Sebaliknya, riba terjadi dalam Akad Qardh (pinjaman uang). Riba terselubung terjadi ketika LKS mensyaratkan adanya kelebihan (bunga) atas pokok pinjaman yang tidak didasarkan pada adanya jasa nyata atau risiko yang ditanggung LKS, melainkan hanya karena berlalunya waktu. Jika biaya administrasi ditetapkan sangat tinggi—misalnya, persentase yang signifikan dari pokok pembiayaan dan tidak proporsional dengan biaya operasional yang dikeluarkan—maka ini berpotensi menyerupai riba terselubung, yang merusak kewenangan (otoritas) LKS dalam mengklaim kepatuhan syariah. Fatwa DSN 101 secara tegas membatasi ujrah agar tetap wajar dan tidak menjadi sumber profit utama untuk mencegah praktik semacam ini.
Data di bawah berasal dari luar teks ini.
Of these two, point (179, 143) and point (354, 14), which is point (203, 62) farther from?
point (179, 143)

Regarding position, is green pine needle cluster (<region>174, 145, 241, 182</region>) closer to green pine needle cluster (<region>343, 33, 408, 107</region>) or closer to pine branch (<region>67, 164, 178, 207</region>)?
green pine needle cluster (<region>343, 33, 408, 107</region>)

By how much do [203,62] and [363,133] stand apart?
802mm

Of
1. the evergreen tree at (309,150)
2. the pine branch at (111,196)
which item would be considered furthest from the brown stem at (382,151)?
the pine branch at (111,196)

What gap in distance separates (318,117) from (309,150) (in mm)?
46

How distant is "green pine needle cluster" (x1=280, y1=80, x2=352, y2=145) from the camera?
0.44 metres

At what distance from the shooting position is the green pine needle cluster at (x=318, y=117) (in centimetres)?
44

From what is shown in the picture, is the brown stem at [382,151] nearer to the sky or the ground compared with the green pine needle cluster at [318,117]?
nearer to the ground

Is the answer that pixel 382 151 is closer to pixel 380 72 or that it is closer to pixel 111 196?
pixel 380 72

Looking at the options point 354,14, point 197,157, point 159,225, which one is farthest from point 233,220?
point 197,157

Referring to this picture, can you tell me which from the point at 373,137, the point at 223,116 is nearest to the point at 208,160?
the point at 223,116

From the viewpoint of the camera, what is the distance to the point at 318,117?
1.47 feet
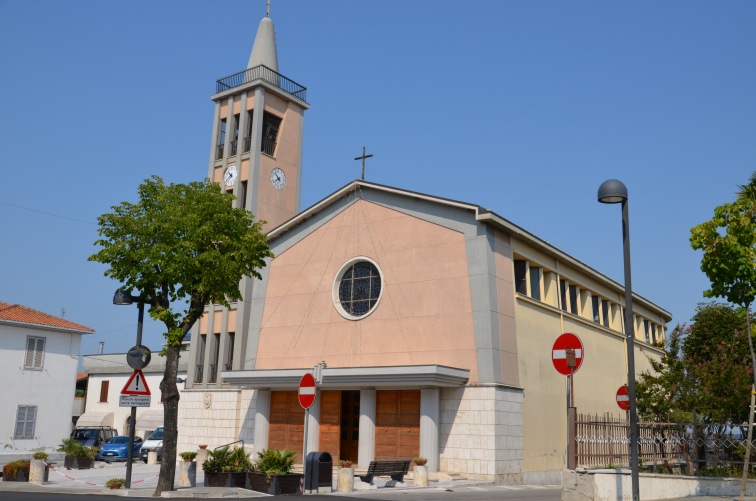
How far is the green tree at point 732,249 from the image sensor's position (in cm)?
1424

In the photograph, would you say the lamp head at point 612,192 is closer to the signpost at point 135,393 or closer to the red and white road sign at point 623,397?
the red and white road sign at point 623,397

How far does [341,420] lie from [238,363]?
7.57m

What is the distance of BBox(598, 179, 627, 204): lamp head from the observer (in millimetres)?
12398

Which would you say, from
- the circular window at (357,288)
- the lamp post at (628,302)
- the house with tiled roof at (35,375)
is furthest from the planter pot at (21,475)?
the lamp post at (628,302)

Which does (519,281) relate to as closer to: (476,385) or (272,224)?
(476,385)

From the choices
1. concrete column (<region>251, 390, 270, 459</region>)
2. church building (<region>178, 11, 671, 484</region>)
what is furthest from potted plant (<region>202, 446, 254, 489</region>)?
concrete column (<region>251, 390, 270, 459</region>)

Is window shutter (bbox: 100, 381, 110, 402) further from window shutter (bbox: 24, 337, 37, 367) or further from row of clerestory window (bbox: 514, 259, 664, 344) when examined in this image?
row of clerestory window (bbox: 514, 259, 664, 344)

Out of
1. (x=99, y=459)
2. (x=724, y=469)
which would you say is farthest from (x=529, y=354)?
(x=99, y=459)

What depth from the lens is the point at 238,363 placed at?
109 ft

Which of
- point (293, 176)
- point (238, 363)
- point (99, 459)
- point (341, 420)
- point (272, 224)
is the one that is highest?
point (293, 176)

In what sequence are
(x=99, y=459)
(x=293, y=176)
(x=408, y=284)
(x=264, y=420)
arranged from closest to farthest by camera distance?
(x=408, y=284) < (x=264, y=420) < (x=99, y=459) < (x=293, y=176)

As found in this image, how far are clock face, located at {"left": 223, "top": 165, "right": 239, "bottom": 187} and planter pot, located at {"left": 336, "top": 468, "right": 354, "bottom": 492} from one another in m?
20.6

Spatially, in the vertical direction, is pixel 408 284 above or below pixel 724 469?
above

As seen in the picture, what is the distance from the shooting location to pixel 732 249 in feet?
46.6
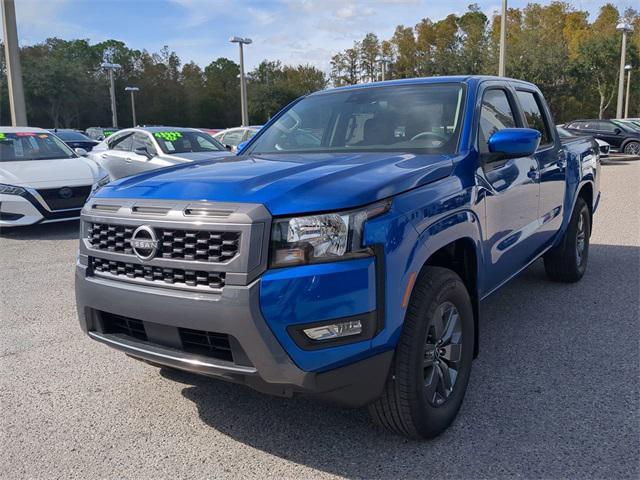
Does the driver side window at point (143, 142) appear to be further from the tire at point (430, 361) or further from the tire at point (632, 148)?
the tire at point (632, 148)

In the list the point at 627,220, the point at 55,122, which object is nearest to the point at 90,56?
the point at 55,122

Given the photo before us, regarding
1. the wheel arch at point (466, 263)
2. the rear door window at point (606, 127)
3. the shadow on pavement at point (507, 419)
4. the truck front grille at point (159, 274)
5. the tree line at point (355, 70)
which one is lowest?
the shadow on pavement at point (507, 419)

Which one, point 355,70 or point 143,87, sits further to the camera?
point 143,87

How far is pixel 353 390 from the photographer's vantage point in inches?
96.0

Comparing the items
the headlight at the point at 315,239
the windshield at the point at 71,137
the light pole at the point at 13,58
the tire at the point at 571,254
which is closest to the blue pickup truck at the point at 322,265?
the headlight at the point at 315,239

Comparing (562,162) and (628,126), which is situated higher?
(628,126)

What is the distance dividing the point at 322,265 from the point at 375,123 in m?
1.67

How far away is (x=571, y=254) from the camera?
5.44 m

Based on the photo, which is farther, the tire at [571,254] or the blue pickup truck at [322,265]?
the tire at [571,254]

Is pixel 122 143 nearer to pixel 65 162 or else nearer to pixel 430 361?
pixel 65 162

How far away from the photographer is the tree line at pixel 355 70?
49062 mm

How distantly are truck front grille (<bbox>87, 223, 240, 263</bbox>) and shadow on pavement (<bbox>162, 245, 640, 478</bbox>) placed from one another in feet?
3.38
Final Takeaways: Menjamin Kejelasan dan Kepatuhan Pembayaran Jasa Syariah
Tiga Pilar Kepatuhan Fatwa DSN 101
Implementasi Fatwa DSN Nomor 101 tentang pembayaran jasa (ujrah) di Lembaga Keuangan Syariah (LKS) berdiri di atas tiga pilar utama yang harus dijaga untuk memastikan transaksi tetap adil, terpercaya, dan berlandaskan syariah. Pilar pertama adalah Transparansi, yang mewajibkan rincian ujrah (biaya jasa) harus dijelaskan secara eksplisit, detail, dan disepakati di awal akad. Tidak ada biaya tersembunyi. Kedua, Keadilan, yang berarti biaya yang dibebankan harus bersifat nominal dan wajar (sesuai kewajaran industri), tidak boleh menjadi sumber profit utama apalagi menyerupai bunga. Terakhir, Keterpisahan (Separasi), yaitu biaya jasa ujrah harus secara tegas dipisahkan dari pokok pembiayaan atau keuntungan (margin) utama LKS untuk menghindari gharah (ketidakjelasan) dan potensi riba terselubung.
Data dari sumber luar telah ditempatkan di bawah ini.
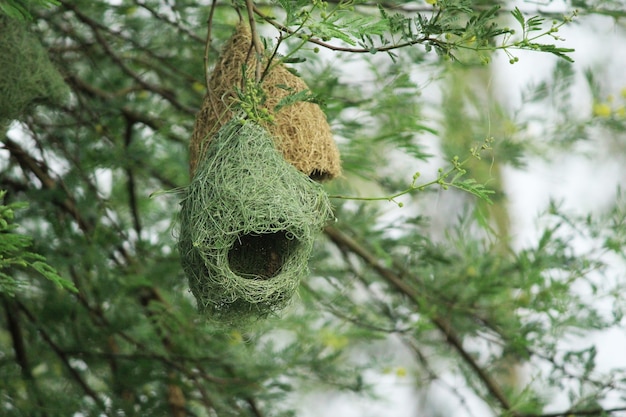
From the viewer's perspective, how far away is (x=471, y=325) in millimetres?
3020

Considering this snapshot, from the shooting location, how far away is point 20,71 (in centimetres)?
233

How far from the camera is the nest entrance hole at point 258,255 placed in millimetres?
1939

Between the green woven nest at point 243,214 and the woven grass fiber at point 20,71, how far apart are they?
2.37 ft

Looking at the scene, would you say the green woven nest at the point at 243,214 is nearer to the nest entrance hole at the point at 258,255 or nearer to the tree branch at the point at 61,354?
the nest entrance hole at the point at 258,255

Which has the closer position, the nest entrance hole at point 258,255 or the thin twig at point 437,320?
the nest entrance hole at point 258,255

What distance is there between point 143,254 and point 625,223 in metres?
1.47

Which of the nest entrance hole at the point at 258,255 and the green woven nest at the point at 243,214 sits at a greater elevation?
the green woven nest at the point at 243,214

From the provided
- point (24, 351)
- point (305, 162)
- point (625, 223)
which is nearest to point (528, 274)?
point (625, 223)

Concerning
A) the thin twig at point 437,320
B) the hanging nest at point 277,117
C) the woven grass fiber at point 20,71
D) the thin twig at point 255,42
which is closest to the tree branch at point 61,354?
the woven grass fiber at point 20,71

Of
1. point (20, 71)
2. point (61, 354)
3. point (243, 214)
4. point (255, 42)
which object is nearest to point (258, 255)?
point (243, 214)

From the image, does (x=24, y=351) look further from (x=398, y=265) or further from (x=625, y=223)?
(x=625, y=223)

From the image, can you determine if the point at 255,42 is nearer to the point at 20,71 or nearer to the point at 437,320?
the point at 20,71

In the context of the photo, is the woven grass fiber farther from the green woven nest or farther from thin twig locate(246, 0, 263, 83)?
thin twig locate(246, 0, 263, 83)

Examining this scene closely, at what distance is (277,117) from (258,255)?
0.98 ft
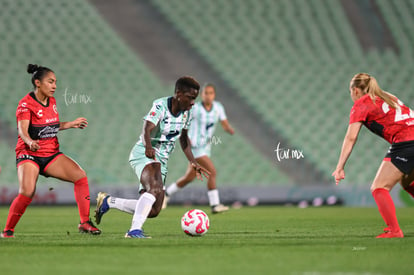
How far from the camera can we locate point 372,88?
692 centimetres

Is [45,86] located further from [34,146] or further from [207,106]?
[207,106]

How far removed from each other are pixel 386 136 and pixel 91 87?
12.0 meters

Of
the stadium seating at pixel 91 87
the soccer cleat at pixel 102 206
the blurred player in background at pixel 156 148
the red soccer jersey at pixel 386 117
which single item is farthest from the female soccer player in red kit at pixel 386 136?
the stadium seating at pixel 91 87

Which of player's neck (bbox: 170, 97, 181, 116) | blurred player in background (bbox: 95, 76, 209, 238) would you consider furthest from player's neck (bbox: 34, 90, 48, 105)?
player's neck (bbox: 170, 97, 181, 116)

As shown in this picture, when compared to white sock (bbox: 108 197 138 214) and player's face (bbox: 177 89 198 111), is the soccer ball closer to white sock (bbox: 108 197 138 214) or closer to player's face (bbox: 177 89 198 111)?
white sock (bbox: 108 197 138 214)

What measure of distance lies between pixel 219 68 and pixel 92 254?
13949 millimetres

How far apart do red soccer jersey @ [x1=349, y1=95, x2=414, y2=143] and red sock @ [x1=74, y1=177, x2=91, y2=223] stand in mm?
3110

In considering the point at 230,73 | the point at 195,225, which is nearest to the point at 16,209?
the point at 195,225

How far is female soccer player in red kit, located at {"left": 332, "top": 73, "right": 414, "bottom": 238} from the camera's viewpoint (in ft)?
22.4

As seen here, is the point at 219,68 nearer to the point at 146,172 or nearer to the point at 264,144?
the point at 264,144

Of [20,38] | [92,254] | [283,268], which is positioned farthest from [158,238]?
[20,38]

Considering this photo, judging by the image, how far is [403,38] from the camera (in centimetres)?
2028

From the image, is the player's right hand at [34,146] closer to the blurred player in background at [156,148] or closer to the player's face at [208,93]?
the blurred player in background at [156,148]

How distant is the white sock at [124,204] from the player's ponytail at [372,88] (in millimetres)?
2767
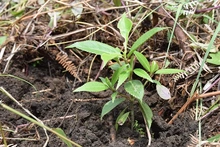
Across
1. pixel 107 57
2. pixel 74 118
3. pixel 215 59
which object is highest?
pixel 107 57

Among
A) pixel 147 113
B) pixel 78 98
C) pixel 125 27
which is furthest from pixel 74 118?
pixel 125 27

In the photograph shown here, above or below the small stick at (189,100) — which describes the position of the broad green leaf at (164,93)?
above

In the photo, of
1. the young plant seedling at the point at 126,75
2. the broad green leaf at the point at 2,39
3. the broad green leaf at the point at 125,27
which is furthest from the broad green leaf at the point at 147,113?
the broad green leaf at the point at 2,39

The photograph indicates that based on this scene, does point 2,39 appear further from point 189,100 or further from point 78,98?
point 189,100

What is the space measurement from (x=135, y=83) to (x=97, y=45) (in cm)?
20

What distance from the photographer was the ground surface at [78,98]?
1210mm

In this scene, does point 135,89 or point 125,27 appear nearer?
point 135,89

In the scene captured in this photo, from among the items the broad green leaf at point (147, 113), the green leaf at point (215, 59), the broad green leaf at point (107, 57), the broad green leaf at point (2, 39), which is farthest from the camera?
the broad green leaf at point (2, 39)

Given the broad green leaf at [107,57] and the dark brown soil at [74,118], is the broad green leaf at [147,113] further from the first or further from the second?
the broad green leaf at [107,57]

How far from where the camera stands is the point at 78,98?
1385 mm

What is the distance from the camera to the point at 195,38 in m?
1.50

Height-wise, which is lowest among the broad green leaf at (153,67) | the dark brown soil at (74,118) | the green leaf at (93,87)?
the dark brown soil at (74,118)

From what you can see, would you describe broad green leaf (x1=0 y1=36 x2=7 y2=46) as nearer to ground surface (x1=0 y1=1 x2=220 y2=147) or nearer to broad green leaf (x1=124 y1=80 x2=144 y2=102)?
ground surface (x1=0 y1=1 x2=220 y2=147)

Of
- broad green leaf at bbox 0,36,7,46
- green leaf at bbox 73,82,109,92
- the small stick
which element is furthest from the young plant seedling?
broad green leaf at bbox 0,36,7,46
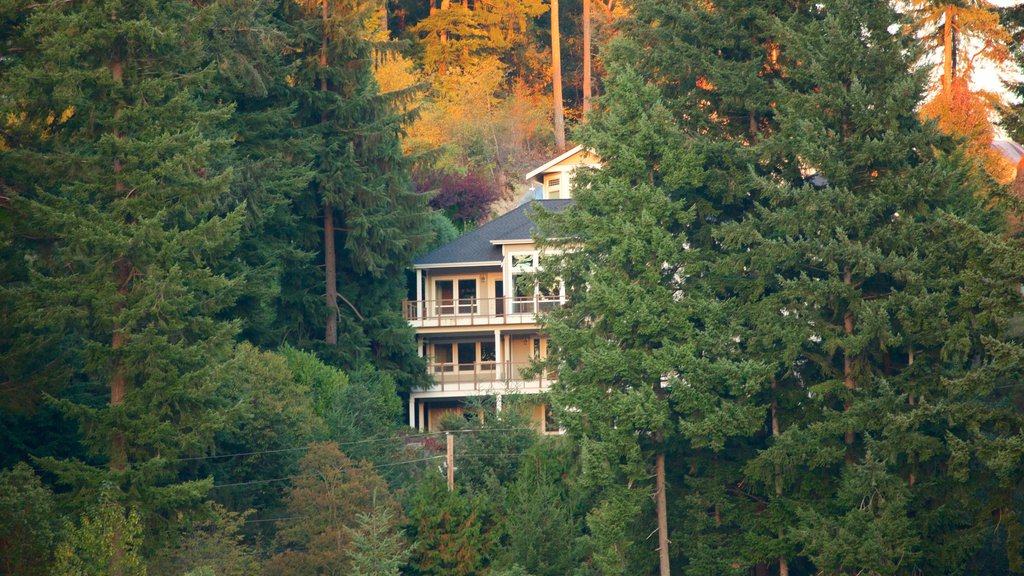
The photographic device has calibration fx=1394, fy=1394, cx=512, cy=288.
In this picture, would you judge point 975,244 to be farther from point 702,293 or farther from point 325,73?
point 325,73

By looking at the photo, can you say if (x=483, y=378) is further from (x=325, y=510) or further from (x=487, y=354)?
(x=325, y=510)

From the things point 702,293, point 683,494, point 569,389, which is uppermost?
point 702,293

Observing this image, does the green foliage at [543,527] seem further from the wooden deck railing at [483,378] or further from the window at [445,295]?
the window at [445,295]

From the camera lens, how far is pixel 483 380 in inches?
1975

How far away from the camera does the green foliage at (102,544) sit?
2748cm

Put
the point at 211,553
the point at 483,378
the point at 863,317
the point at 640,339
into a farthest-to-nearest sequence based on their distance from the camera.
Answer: the point at 483,378
the point at 640,339
the point at 211,553
the point at 863,317

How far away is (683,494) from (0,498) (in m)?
16.0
Langkah Selanjutnya dalam Melaksanakan Prinsip Syariah
Bagi nasabah maupun praktisi, langkah esensial berikutnya adalah selalu melakukan due diligence terhadap dokumen akad. Pastikan semua transaksi layanan keuangan Anda memiliki rincian ujrah yang jelas dan merujuk pada ketentuan Fatwa 101. Selalu cek apakah biaya administrasi atau jasa lain yang dikenakan sudah disepakati dan tidak didasarkan pada persentase pembiayaan yang tinggi. Jika timbul keraguan mengenai kewajaran atau kepatuhan suatu biaya jasa, konsultasikan dengan Dewan Pengawas Syariah (DPS) yang memiliki otoritas dalam menilai kesesuaian produk dan biaya di LKS tersebut. Memahami dan menerapkan Fatwa 101 adalah kunci menuju ekosistem keuangan syariah yang terpercaya dan bertanggung jawab.